**Direction:** Rewrite the data below with every instance of "ice field shadow" replaced by "ice sheet shadow". Keep everything else identical.

(Spatial relationship records)
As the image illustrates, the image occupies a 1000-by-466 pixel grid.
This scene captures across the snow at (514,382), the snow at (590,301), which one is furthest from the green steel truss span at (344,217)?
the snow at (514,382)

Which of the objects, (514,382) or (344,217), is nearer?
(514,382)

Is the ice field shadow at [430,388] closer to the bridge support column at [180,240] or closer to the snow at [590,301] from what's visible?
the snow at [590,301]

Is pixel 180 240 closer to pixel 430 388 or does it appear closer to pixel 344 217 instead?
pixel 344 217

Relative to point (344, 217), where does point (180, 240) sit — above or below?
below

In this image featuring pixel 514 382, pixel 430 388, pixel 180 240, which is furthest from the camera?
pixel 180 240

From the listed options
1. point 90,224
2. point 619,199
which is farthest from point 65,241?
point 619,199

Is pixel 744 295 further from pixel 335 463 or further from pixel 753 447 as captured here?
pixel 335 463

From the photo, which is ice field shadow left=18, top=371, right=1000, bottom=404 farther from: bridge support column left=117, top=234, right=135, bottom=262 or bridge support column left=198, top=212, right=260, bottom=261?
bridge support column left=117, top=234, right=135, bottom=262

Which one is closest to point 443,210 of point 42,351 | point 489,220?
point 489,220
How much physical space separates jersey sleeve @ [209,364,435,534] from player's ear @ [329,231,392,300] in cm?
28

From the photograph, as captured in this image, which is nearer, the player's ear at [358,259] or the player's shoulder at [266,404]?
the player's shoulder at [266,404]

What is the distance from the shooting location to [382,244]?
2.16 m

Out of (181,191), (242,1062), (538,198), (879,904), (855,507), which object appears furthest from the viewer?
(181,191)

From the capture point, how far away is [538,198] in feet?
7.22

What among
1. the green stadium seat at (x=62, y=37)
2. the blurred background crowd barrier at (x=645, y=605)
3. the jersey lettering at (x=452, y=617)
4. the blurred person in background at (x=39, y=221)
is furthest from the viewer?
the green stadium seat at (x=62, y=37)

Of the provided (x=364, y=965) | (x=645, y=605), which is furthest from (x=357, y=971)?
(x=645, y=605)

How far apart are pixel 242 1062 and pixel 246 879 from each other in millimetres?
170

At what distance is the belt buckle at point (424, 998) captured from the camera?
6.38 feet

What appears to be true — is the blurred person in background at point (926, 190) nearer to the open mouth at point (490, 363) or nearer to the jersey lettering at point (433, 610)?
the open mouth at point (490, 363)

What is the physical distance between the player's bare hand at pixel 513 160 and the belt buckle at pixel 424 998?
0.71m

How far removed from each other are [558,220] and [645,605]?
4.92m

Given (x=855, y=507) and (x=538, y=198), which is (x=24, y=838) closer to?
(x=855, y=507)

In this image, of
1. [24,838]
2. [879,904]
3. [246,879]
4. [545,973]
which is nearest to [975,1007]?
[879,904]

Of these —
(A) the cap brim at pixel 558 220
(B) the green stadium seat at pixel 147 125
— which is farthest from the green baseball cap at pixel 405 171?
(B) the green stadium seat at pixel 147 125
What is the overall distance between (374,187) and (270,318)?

**Problem solution:**
As the image illustrates, the image occupies a 1000-by-466 pixel grid.
This scene captures across the snow at (514,382), the snow at (590,301), which one is furthest from the green steel truss span at (344,217)?
the snow at (514,382)

Which of the objects, (514,382) or (344,217), is nearer?
(514,382)

Is the ice sheet shadow at [430,388] closer to the bridge support column at [180,240] or closer to the snow at [590,301] from what's visible?
the snow at [590,301]

Is pixel 180 240 closer to pixel 430 388 or does it appear closer to pixel 344 217 instead?
pixel 344 217

Relative to point (344, 217), where does point (180, 240) sit — above or below?
below

In this image featuring pixel 514 382, pixel 430 388, pixel 180 240, which is furthest from the camera?
pixel 180 240

From the listed options
1. point 90,224
2. point 619,199
which is farthest from point 65,241?
point 619,199

Is pixel 744 295 further from pixel 335 463 or further from pixel 753 447 as captured here?
pixel 335 463

From the photo, which is ice sheet shadow left=18, top=371, right=1000, bottom=404 farther from: bridge support column left=117, top=234, right=135, bottom=262 or bridge support column left=198, top=212, right=260, bottom=261?
bridge support column left=117, top=234, right=135, bottom=262

Which one is closest to point 443,210 of point 42,351 | point 489,220?
point 489,220
How much physical space separates jersey sleeve @ [209,364,435,534] from player's ear @ [329,231,392,300] in cm?
28

From the photograph, as captured in this image, which is nearer, the player's ear at [358,259] or the player's shoulder at [266,404]?
the player's shoulder at [266,404]

What is the distance from the shooting location to [382,244]?
2.16 m

Out of (181,191), (242,1062), (538,198), (879,904), (855,507), which object appears furthest from the viewer?
(181,191)

From the capture point, how far away is [538,198] in feet?
7.22

What among
1. the green stadium seat at (x=62, y=37)
2. the blurred background crowd barrier at (x=645, y=605)
3. the jersey lettering at (x=452, y=617)
4. the blurred person in background at (x=39, y=221)
is furthest from the viewer?
the green stadium seat at (x=62, y=37)

Of the provided (x=364, y=965) | (x=645, y=605), which is furthest from (x=357, y=971)?
(x=645, y=605)

How far apart are pixel 242 1062 and pixel 246 879 from each other in millimetres?
170

At what distance is the belt buckle at point (424, 998) captured from the camera?
6.38 feet

What appears to be true — is the blurred person in background at point (926, 190) nearer to the open mouth at point (490, 363) or nearer to the jersey lettering at point (433, 610)?
the open mouth at point (490, 363)

What is the physical distance between the player's bare hand at pixel 513 160 and the belt buckle at pixel 424 998?
0.71m

How far removed from each other are [558,220] and [645,605]?
4.92m

Given (x=855, y=507) and (x=538, y=198), which is (x=24, y=838) closer to?
(x=855, y=507)

In this image, of
1. [24,838]
2. [879,904]
3. [246,879]
4. [545,973]
which is nearest to [975,1007]?
[879,904]

Of these —
(A) the cap brim at pixel 558 220
(B) the green stadium seat at pixel 147 125
— which is farthest from the green baseball cap at pixel 405 171?
(B) the green stadium seat at pixel 147 125
What is the overall distance between (374,187) and (270,318)?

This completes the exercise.